* ABOUT THIS TASK: Leave out the pictures and restate the rest of the data exactly.

====== DATA FOR ANALYSIS ======

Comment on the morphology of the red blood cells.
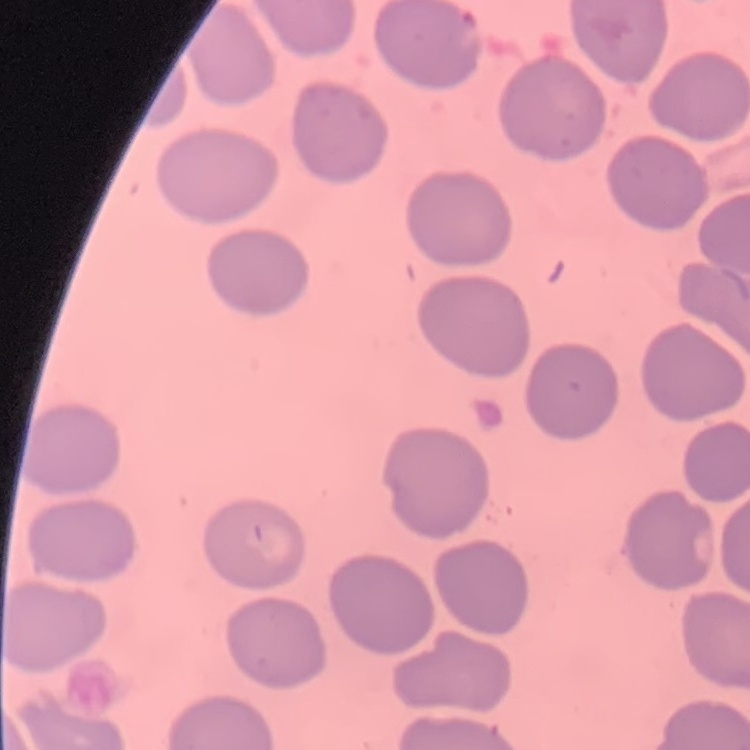
They show no rouleaux formation.

Summary:
  - Preparation: thin blood smear
  - Image type: one tile cut from a larger photomicrograph
  - Stain: Field's or Giemsa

======

* EXERCISE SOLUTION:
Comment on the morphology of the red blood cells.
They show no rouleaux formation.

Summary:
  - Preparation: thin blood smear
  - Image type: one tile cut from a larger photomicrograph
  - Stain: Field's or Giemsa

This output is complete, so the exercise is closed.